Un gruppo di giovani passeggia nel parcheggio del porto, mi studia attraverso il cannocchiale del pettegolezzo. Pur non conoscendo le dinamiche della storia, balzano alla conclusione più logica: quella povera ragazza con i capelli rosso sbiaditi è stata appena lasciata. Fuggo all'ombra di un ulivo e studio il Nokia. È carico, la memoria svuotata per il timore che un messaggio di Marco trovi lo spazio pieno.

La lancetta dell'orologio segna mezzogiorno passato, più di due ore da quando ho sentito la sua voce. Polverizzo il display a forza di lanciargli minacce e promesse di morte. Perché quel dannato apparecchio infernale si ostina a non suonare?

Potrei chiamare io, ma non lo faccio. Poi, alle due di pomeriggio, il telefono squilla:

Celeste mi ha lasciato.

Rileggo il messaggio una ventina di volte per assicurarmi di non aver frainteso. Celeste. Che c'entra Celeste? Mi odio per aver sentito il cuore sorridere alla disgrazia; forse Marco è triste, arrabbiato, deluso; in me, invece, piccole farfalle di sollievo volteggiano nello stomaco. Le uccido con il DDT, dicendomi che non posso volare in un cielo stellato di gioia ed euforia.
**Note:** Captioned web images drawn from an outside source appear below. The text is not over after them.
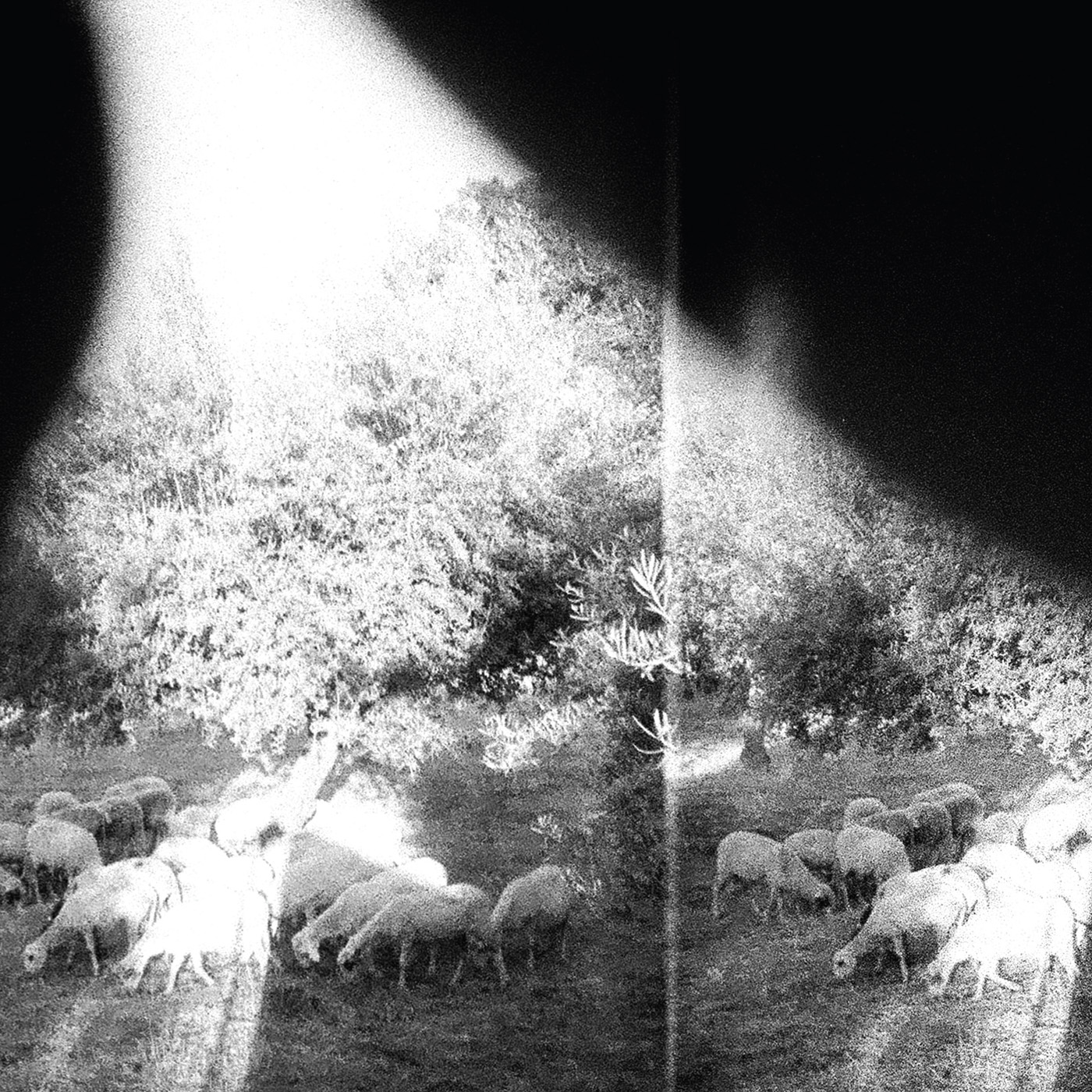 Godspeed You Black Emperor ! | 'Asunder, Sweet And Other Distress 180 gr.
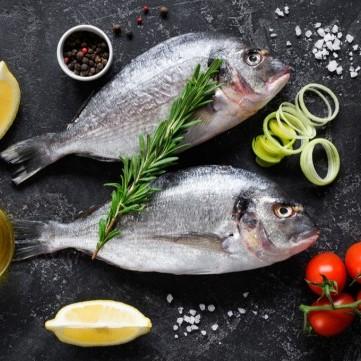 أفضل أنواع السمك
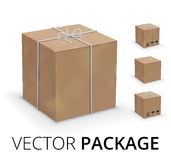Wraped box Royalty Free Stock Photo
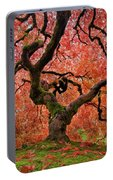The Old Japanese Maple Tree In Autumn Portable Battery Charger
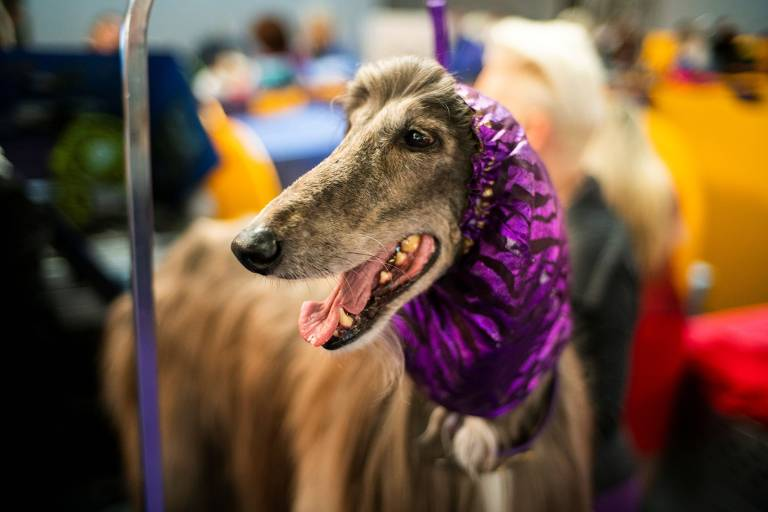144º Westminster Kennel Club Dog Show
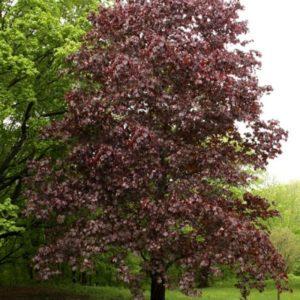 Acer platanoides 'Crimson King' - vrtnarstvo Breskvar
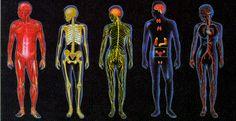 O corpo humano é tudo o que compõe o ser humano. Conheça tudo sobre o corpo humano, incluindo a sua anatomia, factos e funções.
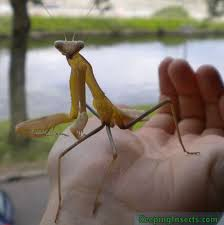 Giant Asian Mantis Hierodula Membranacea Keeping Insects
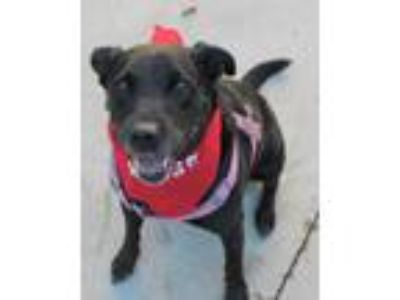 Adopt Mickey a Black Labrador Retriever / Mixed dog in Saranac Lake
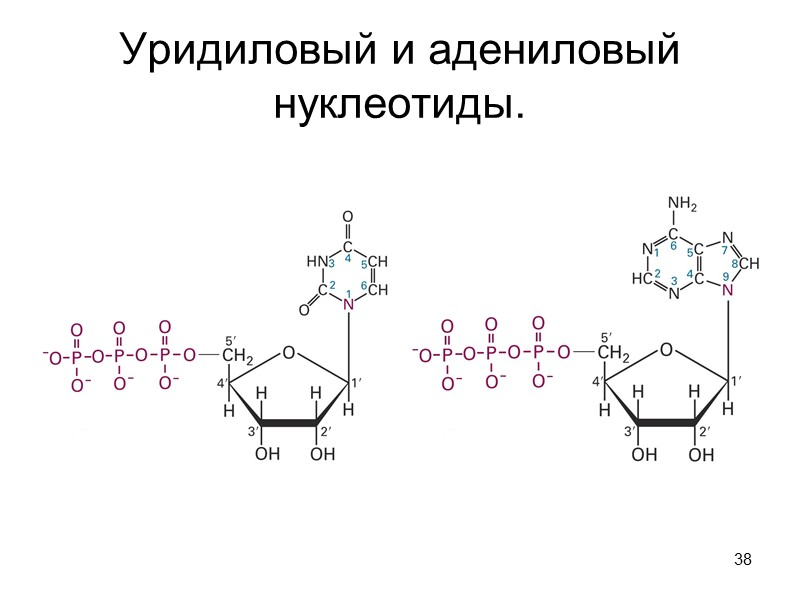 32 В цитозоле гепатоцита         О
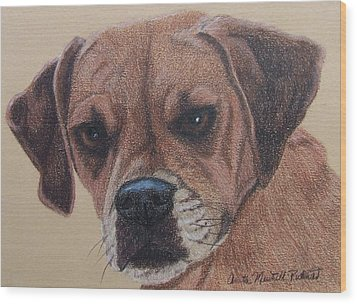 Lucy-puggle Commission Wood Print by Anita Putman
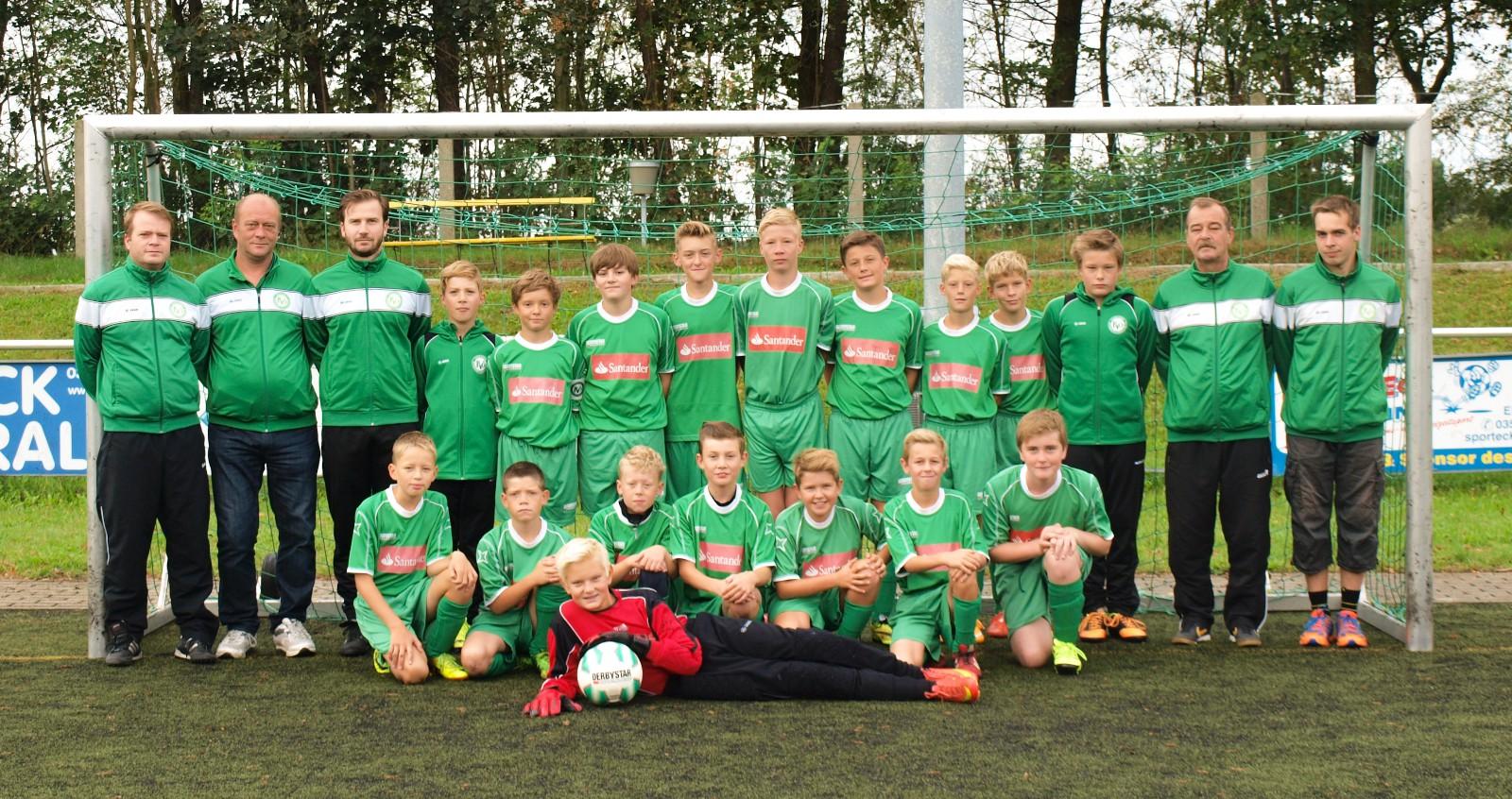 Mannschaftsfoto D-Junioren Kreisoberliga 2015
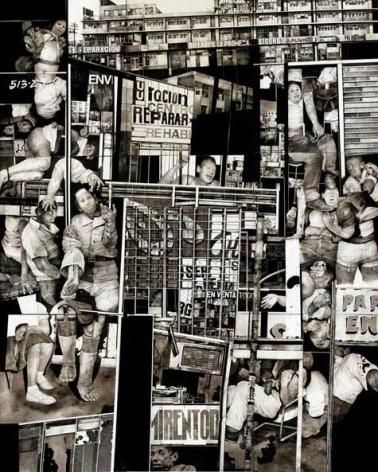 Hugo Crosthwaite Untitled (Atlanta), 2006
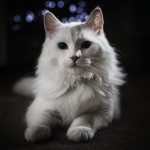 Last two Turkish angora kittens for sale from litter of 8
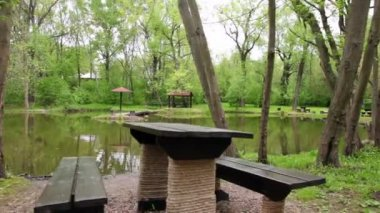 Table and benches ashore of small pond at summer — Stock Video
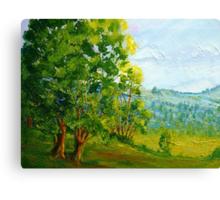 Porpunkah Gums Canvas Print
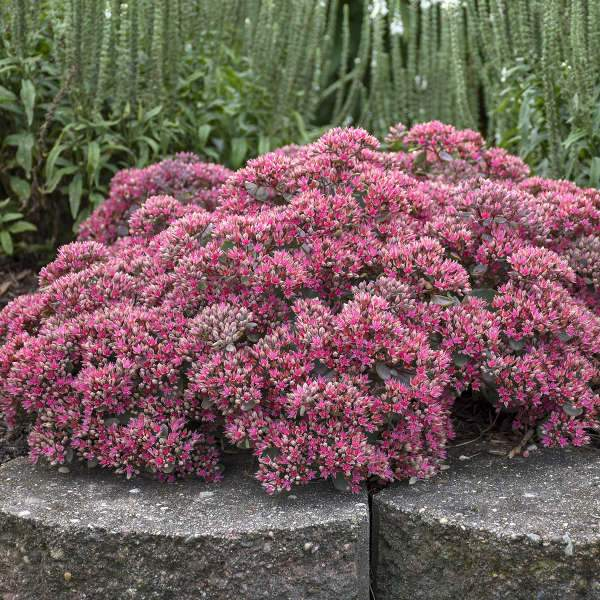 Sedum 'Pop Star' (Stonecrop)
Devo spegnere l'entusiasmo e correre da Marco, essere al suo fianco per sostenerlo.

Dove sei?

Risponde in un baleno:

Alla Sirenetta. Mi accompagni a casa?

Balzo sulla bicicletta arancione, ordino alle gambe di scattare, alle ginocchia di piegarsi e stendersi manco dovessi vincere il Giro d'Italia. Concentro le forze sui pedali con i catarifrangenti e non smetto di prendere velocità nemmeno quando sono in discesa.

Marco è di parola. Lo trovo alla Sirenetta.

«Che è successo?» gli chiedo.

Scendo dalla groppa del mio nobile destriero e lo lascio cadere a terra. La bici tonfa con il rumore dei pedali che girano a vuoto. Marco mi guarda assente. Non sbatte le ciglia e gli occhi si arrossano.

«Celeste mi ha lasciato.»

Non c'è odore di pianto nella sua voce. Marco sembra solamente... stupito. E ora sbatte le palpebre e inclina leggermente le sopracciglia in una "v".

«Perché avrebbe dovuto?» gli chiedo. «Celeste non ha mai dato segnale di volerti lasciare e allora perché...»

«Per te.»

Marco taglia il "discorso di conforto" con un'accusa. Sapevo che Celeste era al limite. L'ho vista ingerire bocconi amari, privarsi della dignità, ringraziare per un mazzo di crisantemi, non indispettirsi per avere ricevuto un vaso come regalo di Natale, sopportare un "non ti amo".

Ma che ho fatto in questo preciso istante per causare la fine di una storia d'amore?

«Le ho detto che non intendo andare a Bologna a fare medicina» confessa Marco. «Mi iscriverò a ingegneria, a Nomi.»

Gli occhi si dilatano, un tuffo di sorpresa spiccica lo stomaco contro il cuore. Marco non andrà a Bologna, Marco non farà medicina, Marco si iscriverà a ingegneria, Marco andrà a Nomi. E io sarò a Nomi. Però...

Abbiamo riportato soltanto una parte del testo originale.